Advanced drop-in fuels such as SAF and biocrude are also intended for direct substitution into existing systems, but at present they remain limited to pilot and demonstration scale. These fuels are produced from woody biomass using thermochemical methods like pyrolysis or gasification, followed by upgrading through hydrotreating. They can be used in aircraft and heavy-duty engines without blending limits, but the economics are steep. Their advantage is compatibility; their drawback is cost and scale.

5.2.1. Fuels that require blending or conversion#

Bioethanol is less compatible with existing diesel or gasoline systems when used alone. It absorbs water and separates easily from diesel, which causes instability in fuel systems. To overcome this, it is commonly blended with biodiesel, which acts as a co-solvent and increases both the lubricity and cetane number of the mixture. Blended fuels can then be used in existing diesel engines without hardware modification, provided the ethanol proportion remains limited.

A Central Queensland University study tested ternary blends – 10% biodiesel, 10-20% bioethanol, and 70-80% diesel – and found encouraging results. Compared with pure diesel, these blends reduced carbon monoxide by up to 38%, carbon dioxide by up to 6%, and nitrogen oxides by up to 14%, while fuel consumption rose only 2-3%. The blend containing 15% bioethanol (B10E15D75) achieved the lowest total emissions with no measurable loss in efficiency[1]. For aviation, early adoption of SAF blends between 30% and 50% is expected, scaling toward full substitution once production matures.

Because ethanol production in New Zealand relies mainly on whey and other sugar-rich by-products, feedstock availability is concentrated in the North Island. Capital costs are similar to biodiesel but operating costs are more energy-intensive because of distillation and drying requirements.

5.2.2. Overall perspective#

Fuel switching is represented through discrete technology replacement. Partial or staged substitution pathways (e.g. incremental biomethane blending or mixed-fuel systems) are only included where explicitly defined. Hybrid transition configurations are limited in the current formulation.
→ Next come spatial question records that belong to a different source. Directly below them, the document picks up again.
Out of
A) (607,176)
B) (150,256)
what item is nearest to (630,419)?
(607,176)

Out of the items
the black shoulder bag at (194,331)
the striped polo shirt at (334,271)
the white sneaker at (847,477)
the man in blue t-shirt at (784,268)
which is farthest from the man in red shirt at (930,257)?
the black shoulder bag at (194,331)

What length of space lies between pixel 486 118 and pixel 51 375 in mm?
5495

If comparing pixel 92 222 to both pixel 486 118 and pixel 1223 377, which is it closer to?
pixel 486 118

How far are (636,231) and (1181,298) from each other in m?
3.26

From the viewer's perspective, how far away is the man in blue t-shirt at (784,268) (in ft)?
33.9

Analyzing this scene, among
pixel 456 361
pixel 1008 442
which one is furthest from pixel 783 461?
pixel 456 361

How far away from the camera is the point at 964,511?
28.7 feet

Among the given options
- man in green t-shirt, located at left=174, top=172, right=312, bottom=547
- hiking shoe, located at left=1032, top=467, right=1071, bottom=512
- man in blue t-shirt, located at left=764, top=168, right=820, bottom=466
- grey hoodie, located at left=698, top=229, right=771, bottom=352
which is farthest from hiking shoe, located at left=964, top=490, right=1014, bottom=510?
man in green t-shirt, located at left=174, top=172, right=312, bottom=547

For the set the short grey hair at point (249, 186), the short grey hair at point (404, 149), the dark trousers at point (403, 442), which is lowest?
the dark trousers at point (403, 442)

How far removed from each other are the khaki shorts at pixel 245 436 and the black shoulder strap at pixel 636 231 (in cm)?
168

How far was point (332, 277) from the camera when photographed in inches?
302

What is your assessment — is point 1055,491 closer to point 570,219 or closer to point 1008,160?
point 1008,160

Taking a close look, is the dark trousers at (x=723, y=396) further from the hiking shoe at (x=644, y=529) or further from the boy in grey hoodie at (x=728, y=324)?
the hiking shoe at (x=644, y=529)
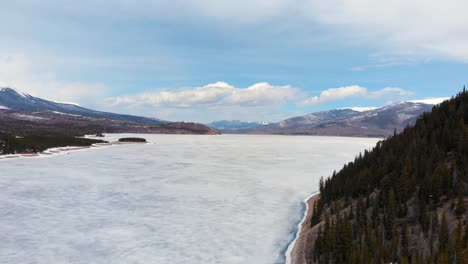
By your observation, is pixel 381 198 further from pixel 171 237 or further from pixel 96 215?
pixel 96 215

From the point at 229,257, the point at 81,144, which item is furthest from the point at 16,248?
the point at 81,144

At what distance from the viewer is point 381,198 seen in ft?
97.5

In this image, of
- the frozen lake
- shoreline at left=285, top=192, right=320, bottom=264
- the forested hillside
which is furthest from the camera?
the frozen lake

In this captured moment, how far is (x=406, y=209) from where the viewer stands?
2711 cm

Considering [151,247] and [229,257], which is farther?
[151,247]

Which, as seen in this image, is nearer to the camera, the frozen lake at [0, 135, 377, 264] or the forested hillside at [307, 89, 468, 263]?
the forested hillside at [307, 89, 468, 263]

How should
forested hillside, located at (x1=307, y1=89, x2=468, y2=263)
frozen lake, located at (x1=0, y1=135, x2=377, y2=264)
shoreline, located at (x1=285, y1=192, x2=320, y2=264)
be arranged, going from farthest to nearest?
frozen lake, located at (x1=0, y1=135, x2=377, y2=264) < shoreline, located at (x1=285, y1=192, x2=320, y2=264) < forested hillside, located at (x1=307, y1=89, x2=468, y2=263)

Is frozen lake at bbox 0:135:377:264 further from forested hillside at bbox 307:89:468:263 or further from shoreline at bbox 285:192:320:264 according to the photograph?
forested hillside at bbox 307:89:468:263

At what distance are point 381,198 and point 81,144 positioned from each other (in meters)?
130

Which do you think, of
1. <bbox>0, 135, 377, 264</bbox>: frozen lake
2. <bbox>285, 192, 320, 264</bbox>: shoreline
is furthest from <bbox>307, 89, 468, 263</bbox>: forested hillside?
<bbox>0, 135, 377, 264</bbox>: frozen lake

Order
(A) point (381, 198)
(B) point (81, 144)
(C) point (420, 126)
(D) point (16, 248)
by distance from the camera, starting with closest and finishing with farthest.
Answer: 1. (D) point (16, 248)
2. (A) point (381, 198)
3. (C) point (420, 126)
4. (B) point (81, 144)

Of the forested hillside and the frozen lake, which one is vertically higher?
the forested hillside

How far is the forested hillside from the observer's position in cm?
2158

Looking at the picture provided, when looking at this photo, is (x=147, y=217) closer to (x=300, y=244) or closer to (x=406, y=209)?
(x=300, y=244)
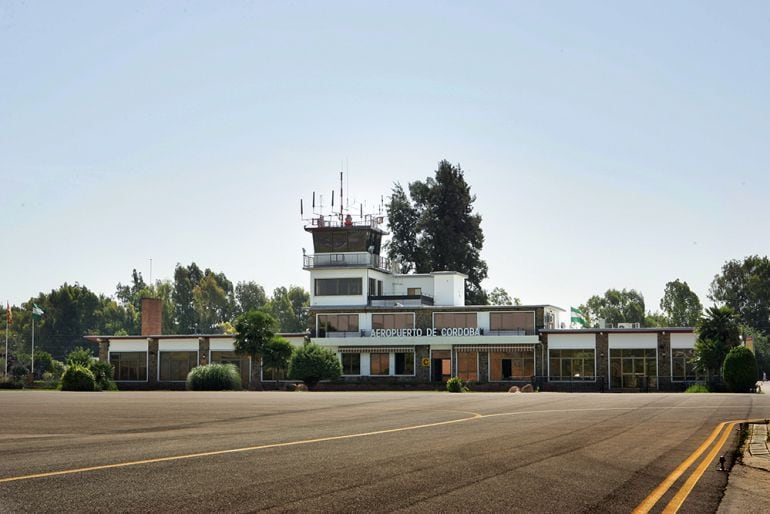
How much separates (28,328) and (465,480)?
158 m

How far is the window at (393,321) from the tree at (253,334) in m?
10.6

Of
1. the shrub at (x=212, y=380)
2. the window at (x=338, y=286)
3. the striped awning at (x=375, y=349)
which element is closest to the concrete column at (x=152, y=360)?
the window at (x=338, y=286)

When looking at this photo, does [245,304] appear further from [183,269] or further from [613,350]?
[613,350]

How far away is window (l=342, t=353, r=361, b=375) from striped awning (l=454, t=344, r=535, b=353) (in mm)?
8988

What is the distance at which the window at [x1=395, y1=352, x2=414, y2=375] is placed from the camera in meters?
83.1

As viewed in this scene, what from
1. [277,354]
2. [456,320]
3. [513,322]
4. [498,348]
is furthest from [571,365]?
[277,354]

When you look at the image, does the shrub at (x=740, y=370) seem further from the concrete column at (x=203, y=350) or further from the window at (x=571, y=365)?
the concrete column at (x=203, y=350)

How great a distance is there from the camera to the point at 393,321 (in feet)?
277

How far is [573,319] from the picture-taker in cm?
9062

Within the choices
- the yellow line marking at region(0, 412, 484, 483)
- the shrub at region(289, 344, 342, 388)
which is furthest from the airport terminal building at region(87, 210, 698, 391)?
the yellow line marking at region(0, 412, 484, 483)

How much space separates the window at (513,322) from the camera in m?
81.2

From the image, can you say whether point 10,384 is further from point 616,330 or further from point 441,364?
point 616,330

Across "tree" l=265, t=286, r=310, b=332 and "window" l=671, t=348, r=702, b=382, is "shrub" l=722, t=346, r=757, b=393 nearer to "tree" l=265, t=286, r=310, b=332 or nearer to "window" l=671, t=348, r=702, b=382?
"window" l=671, t=348, r=702, b=382

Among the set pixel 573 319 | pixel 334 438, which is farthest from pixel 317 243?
pixel 334 438
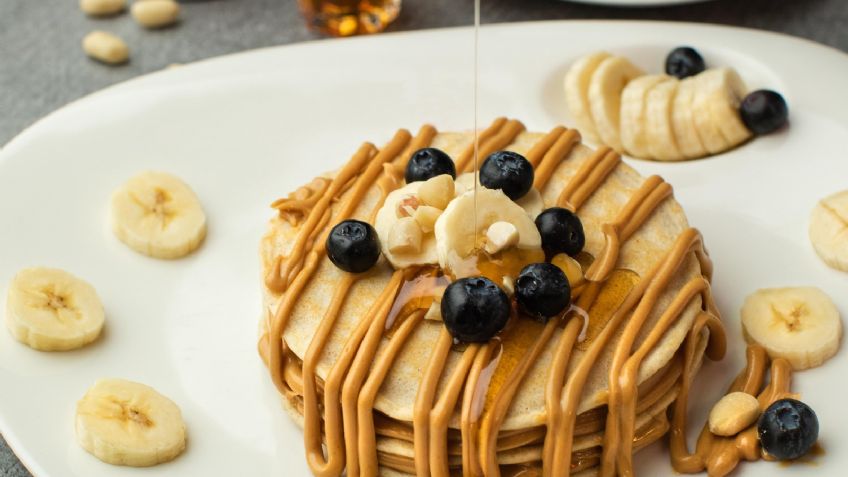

In the near term, biodiesel offers the most practical drop-in pathway for reducing fossil-diesel use. Bioethanol blends provide additional emissions reductions where blending infrastructure exists, but they depend on co-solvents or minor fuel-handling changes. Advanced drop-ins like SAF promise seamless substitution in the long run but will require major capital investment and scaling before they become cost competitive.

5.3. Emission factors#

Across a range of organic feedstocks, the full lifecycle emissions of biomethane which covers production, upgrading, distribution, and end-use averages around 17 kgCO₂e per GJ. This represents roughly a 70% reduction compared with conventional fossil gas, which has an emissions intensity of about 57 kgCO₂e per GJ including transmission and combustion. Most of the remaining emissions from biomethane arise from methane slip during biogas generation and upgrading. Minimising these fugitive emissions is therefore the most critical factor in improving the climate performance of biogas pathways.

For biomethane and other biofuels derived from organic waste streams that would otherwise decompose (e.g. landfill-bound food waste, wastewater sludge, industrial organics), the net climate benefit is even greater. In these cases, capturing the biogenic methane and converting it into renewable fuel avoids substantial methane emissions that would have occurred under business-as-usual conditions. As a result, the net lifecycle emissions can be negative, depending on system boundaries and avoided-emissions accounting.

Table 104 Summary of GHG Emissions Intensity[2]#

Gas

Emissions intensity (kgCO2e/GJ)

Biomethane from AD

19

Biomethane from landfill gas

10

Natural gas

57

In the current TIMES-NZ model, biogas and biomethane pathways are modelled with zero combustion and production emissions, meaning no explicit CO2, CH4, or fugitive emissions are assigned to either the combustion technologies or the biogas production.